HOW TO COMPLETE THIS TASK -
Write the data out again exactly, with every picture removed.

** GIVEN RECORDS follows **

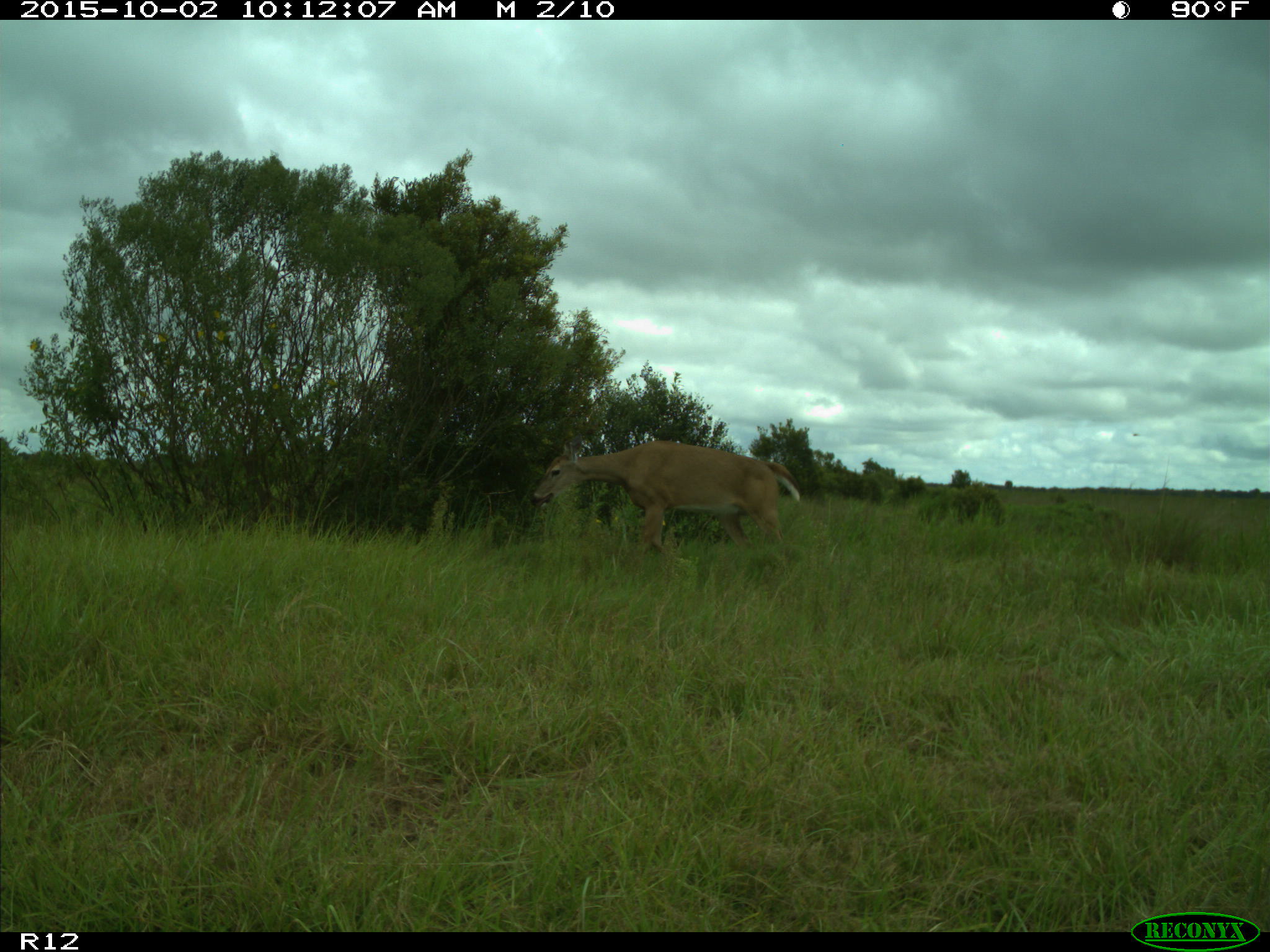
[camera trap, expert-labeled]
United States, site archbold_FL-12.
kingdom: Animalia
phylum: Chordata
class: Mammalia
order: Artiodactyla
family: Cervidae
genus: Odocoileus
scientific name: Odocoileus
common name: deer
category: unidentified deer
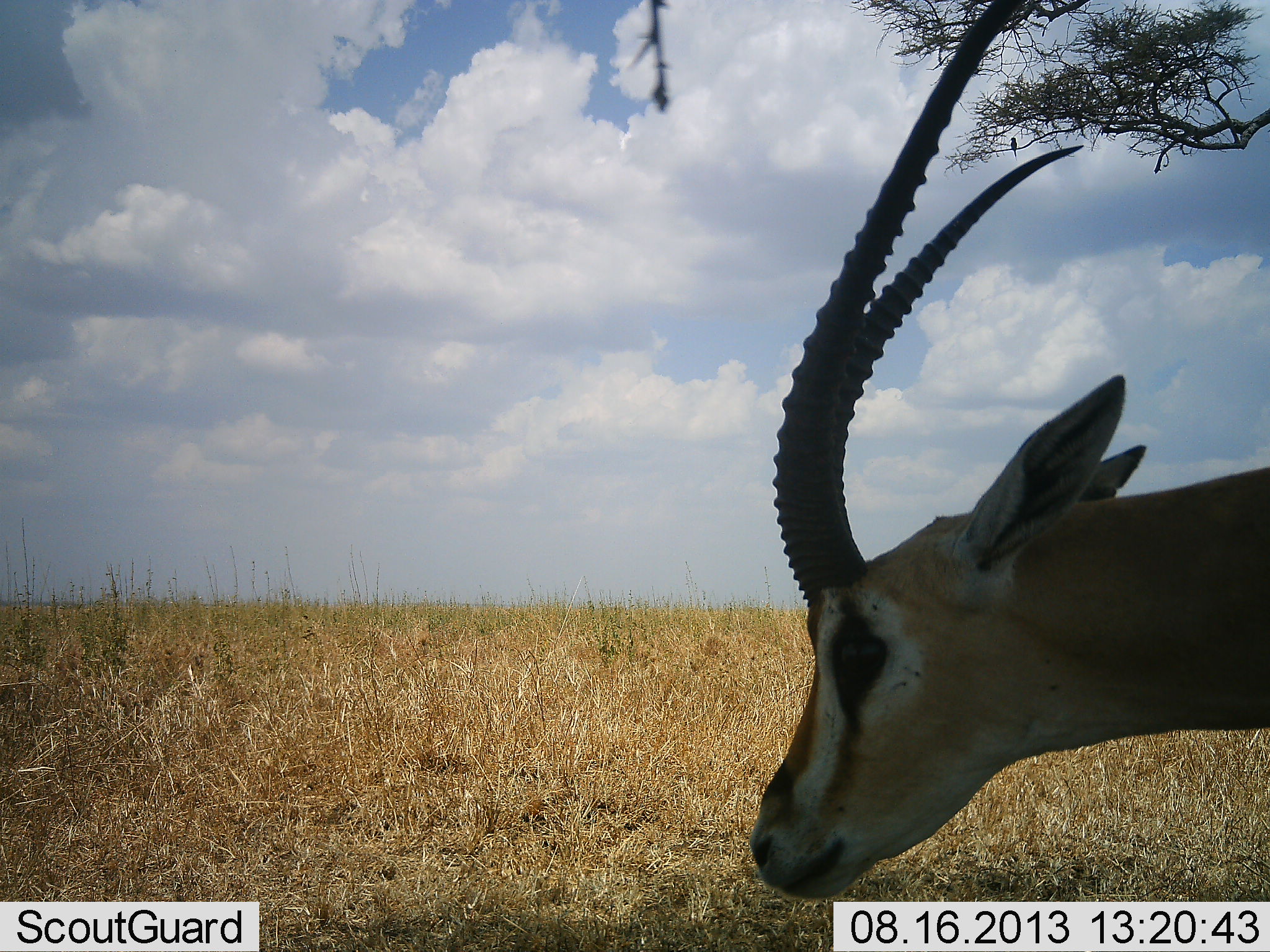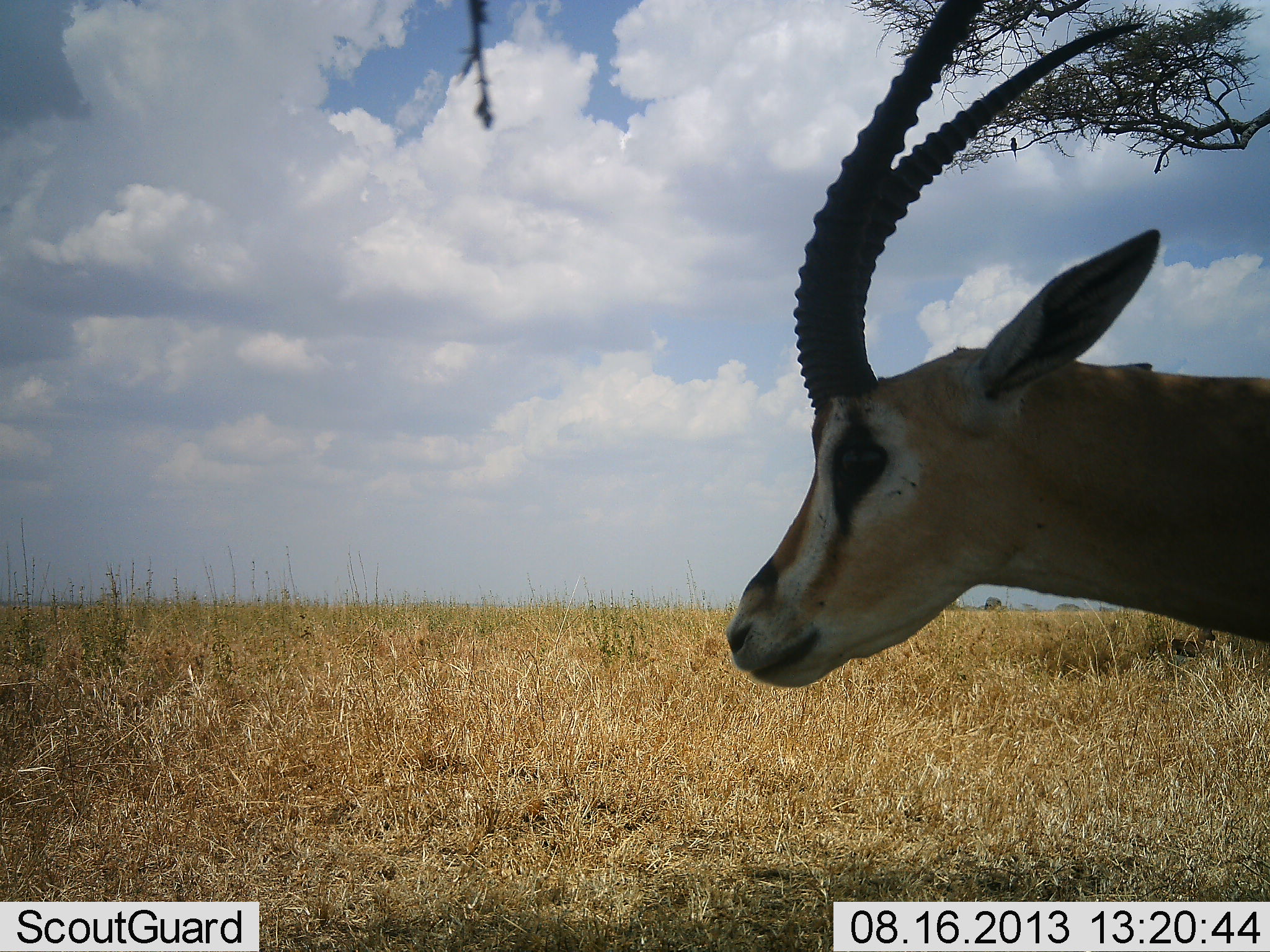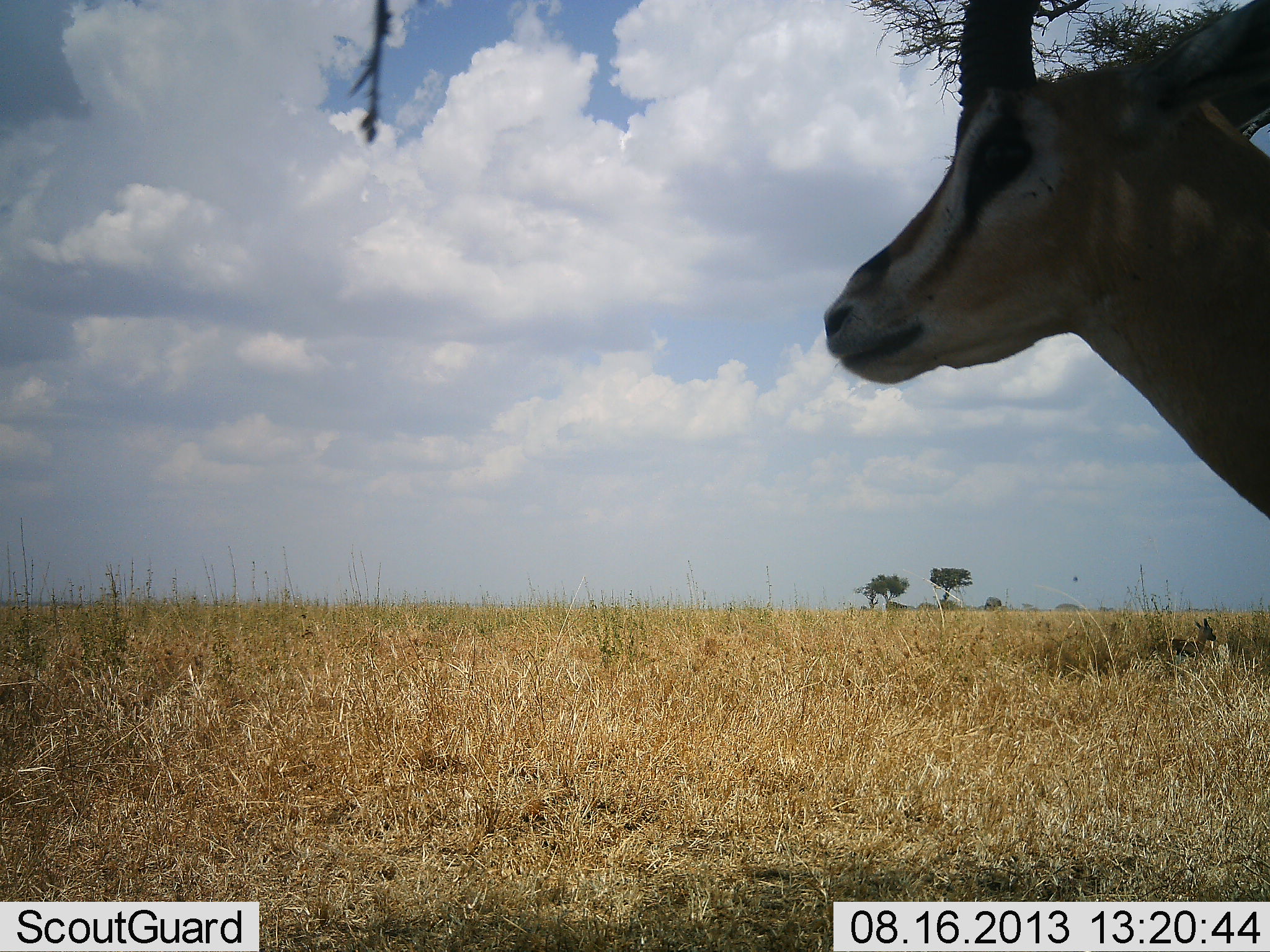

** End of GIVEN RECORDS **

ANSWER BOX -
[camera trap, expert-labeled]
United States, site archbold_FL-12.
kingdom: Animalia
phylum: Chordata
class: Mammalia
order: Artiodactyla
family: Cervidae
genus: Odocoileus
scientific name: Odocoileus
common name: deer
category: unidentified deer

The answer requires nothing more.